La discussion a également bénéficié des contributions des représentants du Ministère de l’Éducation nationale du Sénégal et de la Côte d’Ivoire, respectivement Maguette Sow DIA et Mme Mariam TOURE, qui ont donné un éclairage sur la situation et la régulation des acteurs privés dans leur pays.

Enfin, Guy-Roger KABA, représentant la CONFEMEN, a salué le travail du Réseau francophone contre la marchandisation de l’éducation. Il a souligné que la privatisation de l’éducation est une problématique complexe. Il a également noté que les parents aisés peuvent permettre à leurs enfants de bénéficier d’un soutien scolaire payant ce qui accroît les inégalités sociales.

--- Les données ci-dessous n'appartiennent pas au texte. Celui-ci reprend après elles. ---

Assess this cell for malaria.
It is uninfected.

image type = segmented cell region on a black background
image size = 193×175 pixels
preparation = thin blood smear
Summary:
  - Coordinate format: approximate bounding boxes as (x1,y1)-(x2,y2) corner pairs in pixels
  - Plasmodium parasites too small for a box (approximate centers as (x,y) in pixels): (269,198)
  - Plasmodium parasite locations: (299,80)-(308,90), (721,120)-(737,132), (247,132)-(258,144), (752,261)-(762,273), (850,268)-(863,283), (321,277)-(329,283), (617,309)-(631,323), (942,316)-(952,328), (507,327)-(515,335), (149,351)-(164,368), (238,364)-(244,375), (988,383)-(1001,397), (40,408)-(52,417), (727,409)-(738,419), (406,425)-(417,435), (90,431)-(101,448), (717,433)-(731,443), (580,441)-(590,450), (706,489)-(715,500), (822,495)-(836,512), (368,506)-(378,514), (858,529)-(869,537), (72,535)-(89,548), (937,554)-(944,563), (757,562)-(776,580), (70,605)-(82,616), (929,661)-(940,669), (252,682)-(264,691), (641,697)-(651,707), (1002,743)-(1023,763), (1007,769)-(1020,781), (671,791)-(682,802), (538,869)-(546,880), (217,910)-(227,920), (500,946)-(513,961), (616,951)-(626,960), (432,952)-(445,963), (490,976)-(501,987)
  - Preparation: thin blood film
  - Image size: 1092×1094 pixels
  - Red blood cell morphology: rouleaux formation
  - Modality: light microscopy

Il a recommandé l’adoption de mesures pour réguler ce phénomène et améliorer les conditions d’apprentissage dans le public. 

Ces interventions ont été suivies d’une discussion avec les participant·e·s.

La vidéo vidéo d’appel à la mobilisation de Madame Aïcha Bah DIALLO, ancienne ministre guinéenne de l’Éducation a été diffusée pour clôturer la première partie du webinaire.

La deuxième partie était consacrée à des ateliers de réflexion autour de trois questions : 

  • Comment renforcer l’offre éducative publique ? 

  • Comment garantir des conditions d'emploi de qualité pour les enseignant.e.s ?

  • Quel contrôle, quelle régulation des établissements privés ?

Delphine DORSI, la Directrice de l’Initiative sur le droit à l’éducation et membre du Comité de pilotage du réseau, a conclu le webinaire en invitant les différents acteurs à continuer la mobilisation autour de la promotion de l’accès à une éducation publique gratuite de qualité pour toutes et tous afin d’éviter le développement d’une éducation à plusieurs vitesses en fonction des moyens des familles.

Des vidéos relatives aux recherches menées par les organisations de la société civile seront diffusées prochainement, outils qui serviront à la mobilisation et au plaidoyer.